** Exercise **
Return every line of the records verbatim, leaving out the pictures.

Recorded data
(begin)

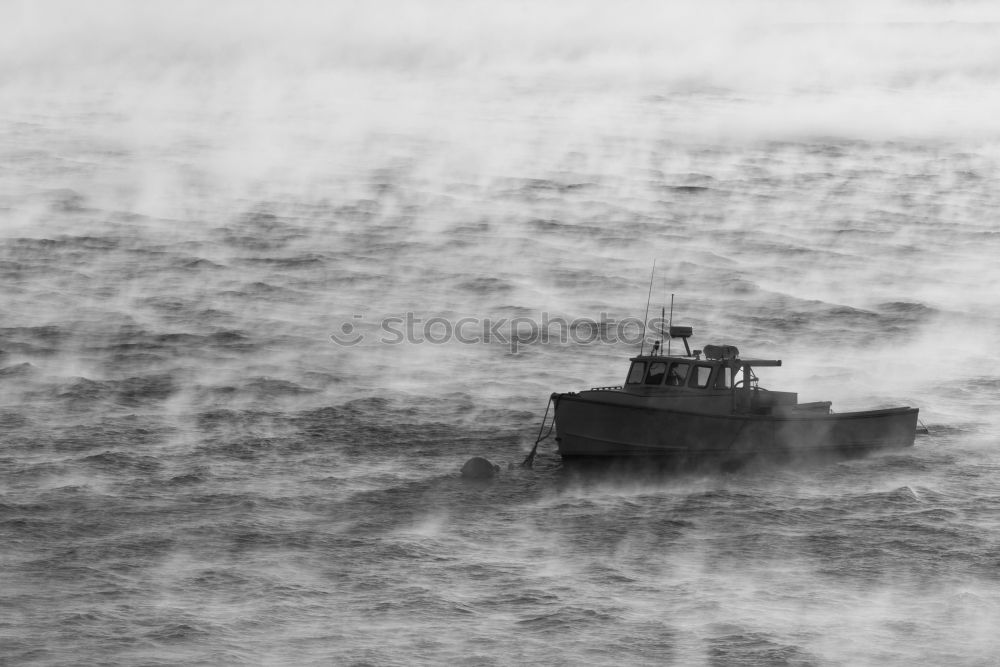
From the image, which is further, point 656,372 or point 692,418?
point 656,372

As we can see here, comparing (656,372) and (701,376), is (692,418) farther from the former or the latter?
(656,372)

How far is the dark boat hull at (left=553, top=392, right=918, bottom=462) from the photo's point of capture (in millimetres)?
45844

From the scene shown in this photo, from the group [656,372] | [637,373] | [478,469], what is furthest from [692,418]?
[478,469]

(end)

** Result of the exercise **
From the image, which is further, point 656,372 or point 692,418?
point 656,372

As we can see here, comparing (656,372) and (701,376), is (692,418) farther from the former or the latter?
(656,372)

How far is the dark boat hull at (left=553, top=392, right=918, bottom=462) from the photo's point of capture (in millimetres)?
45844

From the scene shown in this photo, from the group [656,372] | [637,373] | [478,469], what is furthest from [692,418]?
[478,469]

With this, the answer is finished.